Development of Cilofexor, an intestinally-biased Farnesoid X Receptor agonist, for the treatment of fatty liver disease
The farnesoid X receptor (FXR) is a nuclear receptor that regulates bile acid, lipid, and cholesterol metabolism. FXR-targeted therapies have shown potential in advanced clinical trials for treating non-alcoholic steatohepatitis (NASH). In this study, we used clinical data from our first non-steroidal FXR agonist, Px-102 (4-[2-[2-chloro-4-[[5-cyclopropyl-3-(2,6-dichlorophenyl)-4-isoxazolyl]methoxy]phenyl]cyclopropyl] benzoic acid), to develop cilofexor—a potent non-steroidal FXR agonist with an improved safety profile. While Px-102 demonstrated the expected pharmacodynamic (PD) effects in healthy volunteers, it led to a twofold increase in alanine aminotransferase (ALT) levels and altered cholesterol levels. These findings informed the development of a high-fat diet mouse model to screen FXR agonists based on ALT and cholesterol changes. Cilofexor was identified as causing minimal changes in these parameters. The difference in ALT and cholesterol effects between cilofexor and Px-102 could not be attributed to differences in potency or specificity, leading us to hypothesize that the relative activation of FXR in the intestine versus the liver might play a role. Gene expression analysis in rodents revealed that cilofexor, unlike Px-102, preferentially GS-9674 activated FXR in the intestine over the liver. Fluorescent imaging in hepatoma cells showed similar subcellular localization for both cilofexor and Px-102, but cilofexor had a quicker washout, suggesting a shorter membrane residence time that may contribute to its reduced hepatic transcriptional effects. Cilofexor demonstrated antisteatotic and antifibrotic efficacy in rodent models and antisteatotic effects in a monkey model, while showing the expected PD effects and a manageable safety profile in human phase I trials.
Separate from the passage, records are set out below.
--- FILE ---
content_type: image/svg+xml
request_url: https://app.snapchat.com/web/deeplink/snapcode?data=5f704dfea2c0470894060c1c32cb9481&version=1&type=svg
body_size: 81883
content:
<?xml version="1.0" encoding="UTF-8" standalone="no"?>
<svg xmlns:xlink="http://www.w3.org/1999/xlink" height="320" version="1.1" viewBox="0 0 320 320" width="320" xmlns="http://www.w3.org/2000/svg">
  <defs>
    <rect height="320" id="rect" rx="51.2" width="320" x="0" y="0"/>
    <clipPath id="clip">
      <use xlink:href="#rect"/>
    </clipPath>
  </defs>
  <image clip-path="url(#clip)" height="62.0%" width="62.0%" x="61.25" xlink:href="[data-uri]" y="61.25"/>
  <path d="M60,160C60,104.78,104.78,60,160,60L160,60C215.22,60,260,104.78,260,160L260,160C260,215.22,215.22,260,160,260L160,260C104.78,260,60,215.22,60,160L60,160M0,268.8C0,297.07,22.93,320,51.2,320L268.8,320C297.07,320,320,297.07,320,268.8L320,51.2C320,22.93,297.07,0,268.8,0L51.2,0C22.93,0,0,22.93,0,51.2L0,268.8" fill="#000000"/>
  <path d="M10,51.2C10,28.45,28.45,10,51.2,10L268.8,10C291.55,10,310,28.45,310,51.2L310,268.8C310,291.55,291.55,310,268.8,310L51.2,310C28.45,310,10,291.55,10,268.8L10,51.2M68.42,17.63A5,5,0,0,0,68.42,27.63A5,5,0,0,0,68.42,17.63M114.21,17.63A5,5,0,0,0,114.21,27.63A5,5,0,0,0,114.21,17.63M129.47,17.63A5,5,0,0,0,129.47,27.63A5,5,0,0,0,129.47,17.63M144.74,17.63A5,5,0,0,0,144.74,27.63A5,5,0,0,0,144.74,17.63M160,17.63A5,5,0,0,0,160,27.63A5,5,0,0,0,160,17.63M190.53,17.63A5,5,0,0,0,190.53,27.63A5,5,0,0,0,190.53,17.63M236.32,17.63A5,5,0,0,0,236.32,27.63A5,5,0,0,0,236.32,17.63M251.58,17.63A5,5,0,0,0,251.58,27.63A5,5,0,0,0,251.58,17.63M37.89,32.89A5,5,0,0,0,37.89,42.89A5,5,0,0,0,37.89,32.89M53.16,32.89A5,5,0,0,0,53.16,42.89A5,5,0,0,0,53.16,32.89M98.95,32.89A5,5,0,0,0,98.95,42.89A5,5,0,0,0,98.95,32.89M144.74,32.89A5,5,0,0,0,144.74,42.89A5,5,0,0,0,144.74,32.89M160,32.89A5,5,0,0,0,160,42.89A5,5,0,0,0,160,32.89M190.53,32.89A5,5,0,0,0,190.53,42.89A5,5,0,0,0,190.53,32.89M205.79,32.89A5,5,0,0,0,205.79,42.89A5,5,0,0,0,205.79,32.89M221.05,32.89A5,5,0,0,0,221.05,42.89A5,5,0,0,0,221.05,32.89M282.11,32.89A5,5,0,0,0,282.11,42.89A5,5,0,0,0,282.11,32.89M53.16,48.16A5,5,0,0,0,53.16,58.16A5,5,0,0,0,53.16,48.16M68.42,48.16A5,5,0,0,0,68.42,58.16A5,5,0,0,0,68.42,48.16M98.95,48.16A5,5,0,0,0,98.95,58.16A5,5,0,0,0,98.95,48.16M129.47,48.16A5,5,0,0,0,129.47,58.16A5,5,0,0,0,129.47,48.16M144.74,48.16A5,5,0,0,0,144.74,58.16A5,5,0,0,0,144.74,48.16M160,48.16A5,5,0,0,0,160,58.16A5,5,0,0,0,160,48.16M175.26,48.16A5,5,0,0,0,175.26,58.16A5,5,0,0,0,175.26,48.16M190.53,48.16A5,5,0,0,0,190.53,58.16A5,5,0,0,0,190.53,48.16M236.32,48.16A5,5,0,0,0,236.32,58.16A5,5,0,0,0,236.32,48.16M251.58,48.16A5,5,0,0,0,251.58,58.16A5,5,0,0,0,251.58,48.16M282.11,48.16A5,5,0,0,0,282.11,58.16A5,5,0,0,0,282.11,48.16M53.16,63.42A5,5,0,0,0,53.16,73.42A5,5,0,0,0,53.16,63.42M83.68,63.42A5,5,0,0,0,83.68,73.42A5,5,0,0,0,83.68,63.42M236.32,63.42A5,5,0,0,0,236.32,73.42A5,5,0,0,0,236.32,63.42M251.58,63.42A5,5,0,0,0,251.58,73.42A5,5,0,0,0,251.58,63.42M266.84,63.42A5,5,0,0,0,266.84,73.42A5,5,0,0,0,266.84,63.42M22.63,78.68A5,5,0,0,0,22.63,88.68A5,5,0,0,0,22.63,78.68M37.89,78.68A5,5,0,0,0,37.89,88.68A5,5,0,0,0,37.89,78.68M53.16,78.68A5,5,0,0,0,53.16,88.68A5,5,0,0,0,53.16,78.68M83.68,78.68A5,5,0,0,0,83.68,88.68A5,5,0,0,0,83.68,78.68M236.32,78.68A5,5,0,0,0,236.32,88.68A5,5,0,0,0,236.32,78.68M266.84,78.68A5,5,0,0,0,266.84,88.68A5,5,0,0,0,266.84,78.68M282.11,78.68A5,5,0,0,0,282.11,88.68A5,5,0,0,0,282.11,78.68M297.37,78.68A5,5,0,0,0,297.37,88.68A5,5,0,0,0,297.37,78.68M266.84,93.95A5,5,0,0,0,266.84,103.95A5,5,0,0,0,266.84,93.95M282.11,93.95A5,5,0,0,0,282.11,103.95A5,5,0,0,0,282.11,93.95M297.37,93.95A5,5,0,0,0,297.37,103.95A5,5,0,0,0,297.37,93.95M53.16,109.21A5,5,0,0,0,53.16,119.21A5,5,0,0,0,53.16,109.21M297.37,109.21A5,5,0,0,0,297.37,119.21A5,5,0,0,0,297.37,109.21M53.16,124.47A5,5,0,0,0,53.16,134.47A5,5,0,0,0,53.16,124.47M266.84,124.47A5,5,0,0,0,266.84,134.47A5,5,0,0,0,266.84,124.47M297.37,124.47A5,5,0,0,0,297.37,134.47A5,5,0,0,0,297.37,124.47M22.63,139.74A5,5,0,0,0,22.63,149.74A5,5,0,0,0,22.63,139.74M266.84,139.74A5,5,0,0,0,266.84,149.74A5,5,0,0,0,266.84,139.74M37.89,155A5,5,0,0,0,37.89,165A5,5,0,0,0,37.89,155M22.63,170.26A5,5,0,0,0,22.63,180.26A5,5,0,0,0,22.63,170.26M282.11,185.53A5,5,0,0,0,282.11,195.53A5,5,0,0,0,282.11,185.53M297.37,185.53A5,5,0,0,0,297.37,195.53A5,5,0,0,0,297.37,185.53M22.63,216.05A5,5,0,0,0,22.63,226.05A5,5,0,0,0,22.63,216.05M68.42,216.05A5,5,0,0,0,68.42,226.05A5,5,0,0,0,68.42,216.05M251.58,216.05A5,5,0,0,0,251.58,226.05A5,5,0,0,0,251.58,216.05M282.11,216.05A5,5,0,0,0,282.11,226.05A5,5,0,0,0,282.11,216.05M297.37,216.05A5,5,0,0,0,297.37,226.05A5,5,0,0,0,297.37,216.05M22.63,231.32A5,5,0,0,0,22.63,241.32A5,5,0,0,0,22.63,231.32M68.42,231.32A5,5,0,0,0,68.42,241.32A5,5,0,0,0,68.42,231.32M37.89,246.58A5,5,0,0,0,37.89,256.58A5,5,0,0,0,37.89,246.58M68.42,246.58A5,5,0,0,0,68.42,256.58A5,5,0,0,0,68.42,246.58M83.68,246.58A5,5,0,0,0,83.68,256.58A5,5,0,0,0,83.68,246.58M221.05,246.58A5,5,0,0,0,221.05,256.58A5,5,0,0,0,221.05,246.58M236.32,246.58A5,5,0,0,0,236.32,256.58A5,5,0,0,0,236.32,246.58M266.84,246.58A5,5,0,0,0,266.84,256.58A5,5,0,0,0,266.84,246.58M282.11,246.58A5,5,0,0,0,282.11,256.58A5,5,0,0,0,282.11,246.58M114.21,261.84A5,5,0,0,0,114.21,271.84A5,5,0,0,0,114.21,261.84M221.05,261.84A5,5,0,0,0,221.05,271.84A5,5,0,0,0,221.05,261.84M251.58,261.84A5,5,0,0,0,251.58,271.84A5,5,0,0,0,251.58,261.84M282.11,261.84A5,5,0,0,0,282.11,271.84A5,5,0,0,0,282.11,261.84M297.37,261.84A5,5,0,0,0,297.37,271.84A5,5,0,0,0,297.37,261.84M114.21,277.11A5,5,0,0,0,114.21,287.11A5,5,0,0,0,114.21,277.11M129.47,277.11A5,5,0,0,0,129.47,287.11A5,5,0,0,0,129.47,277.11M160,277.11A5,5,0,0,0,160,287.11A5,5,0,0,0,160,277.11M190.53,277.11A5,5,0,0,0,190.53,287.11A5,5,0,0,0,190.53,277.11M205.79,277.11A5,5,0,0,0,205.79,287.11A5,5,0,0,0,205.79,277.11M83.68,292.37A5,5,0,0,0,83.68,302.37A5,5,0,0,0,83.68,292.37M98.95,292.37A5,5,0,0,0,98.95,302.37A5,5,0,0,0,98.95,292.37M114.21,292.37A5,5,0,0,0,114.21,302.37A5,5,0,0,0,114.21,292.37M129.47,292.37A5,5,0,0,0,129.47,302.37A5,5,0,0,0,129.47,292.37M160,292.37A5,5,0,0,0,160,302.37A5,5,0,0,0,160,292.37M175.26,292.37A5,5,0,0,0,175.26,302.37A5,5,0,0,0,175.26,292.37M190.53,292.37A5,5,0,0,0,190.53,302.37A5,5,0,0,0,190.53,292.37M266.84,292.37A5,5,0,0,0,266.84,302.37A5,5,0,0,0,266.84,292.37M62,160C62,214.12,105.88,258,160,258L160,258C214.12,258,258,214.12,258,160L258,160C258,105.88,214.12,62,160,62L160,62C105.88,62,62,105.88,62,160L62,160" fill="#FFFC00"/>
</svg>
Significance Statement: FXR agonists have shown promise in treating NASH and other liver diseases, but managing efficacy alongside unwanted side effects has been challenging. This study explored the preclinical and clinical outcomes of the first-generation FXR agonist Px-102 to guide the development of cilofexor, an analog with distinct properties that reduce side effects while retaining efficacy. Cilofexor remains one of the few FXR agonists in active clinical development.